__Task details__: Return every line from the records below with the string "TACTL".

__Records shown__:
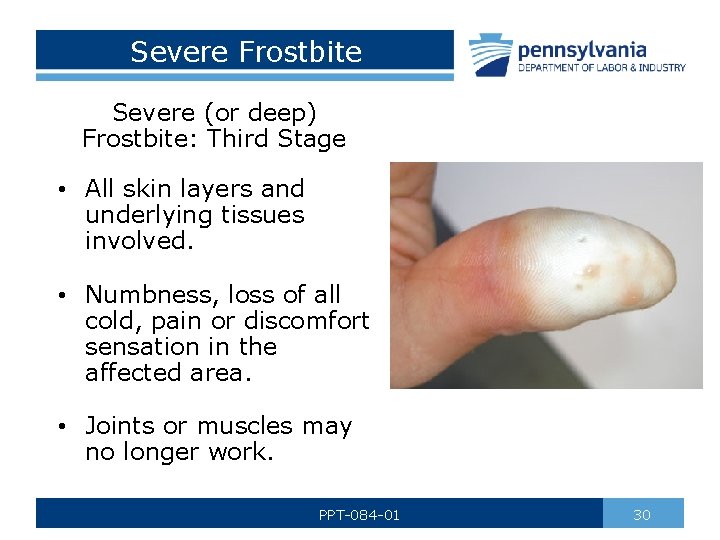 Severe Frostbite

pennsylvania
DEPARTMENT OF LABOR & INDUSTRY

Severe (or deep) Frostbite: Third Stage

• All skin layers and underlying tissues involved.

• Numbness, loss of all cold, pain or discomfort sensation in the affected area.

• Joints or muscles may no longer work.

PPT-084-01

30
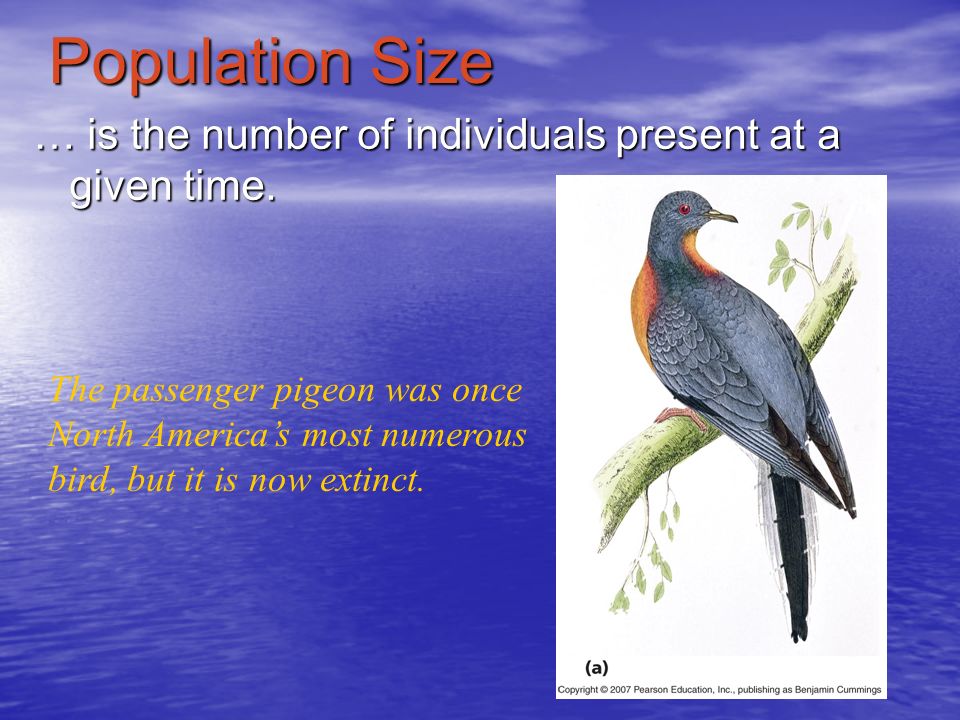 Population Size

… is the number of individuals present at a given time.

The passenger pigeon was once North America's most numerous bird, but it is now extinct.

(a)

Copyright © 2007 Pearson Education, Inc., publishing as Benjamin Cummings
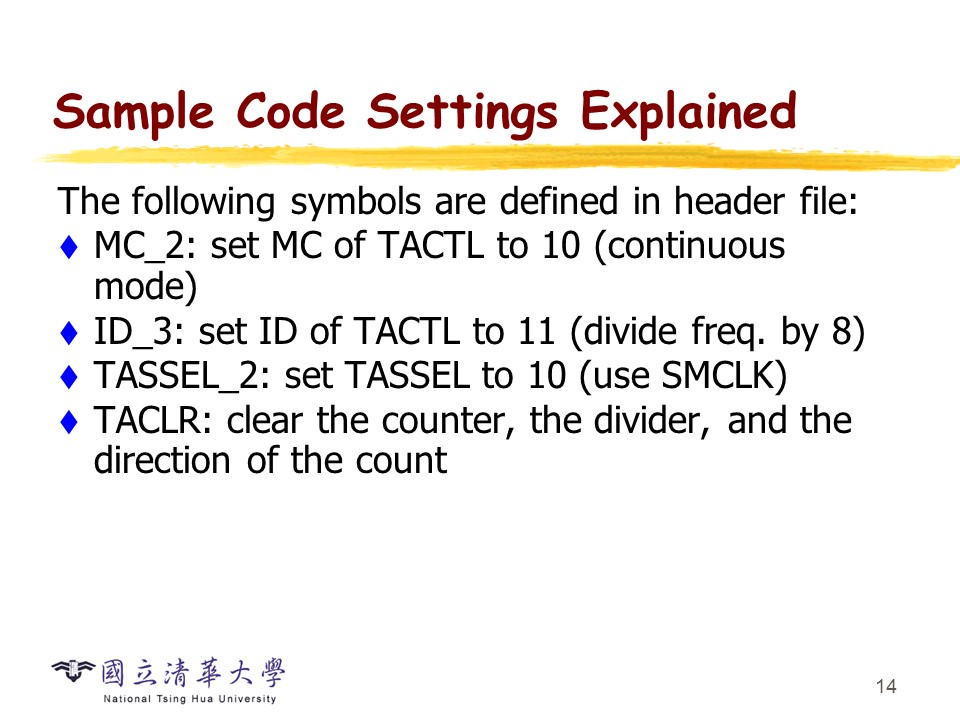 Sample Code Settings Explained

The following symbols are defined in header file:
♦ MC_2: set MC of TACTL to 10 (continuous mode)
♦ ID_3: set ID of TACTL to 11 (divide freq. by 8)
♦ TASSEL_2: set TASSEL to 10 (use SMCLK)
♦ TACLR: clear the counter, the divider, and the direction of the count

國立清華大學
National Tsing Hua University

14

__Solution for this exercise__:
♦ MC_2: set MC of TACTL to 10 (continuous mode)
♦ ID_3: set ID of TACTL to 11 (divide freq. by 8)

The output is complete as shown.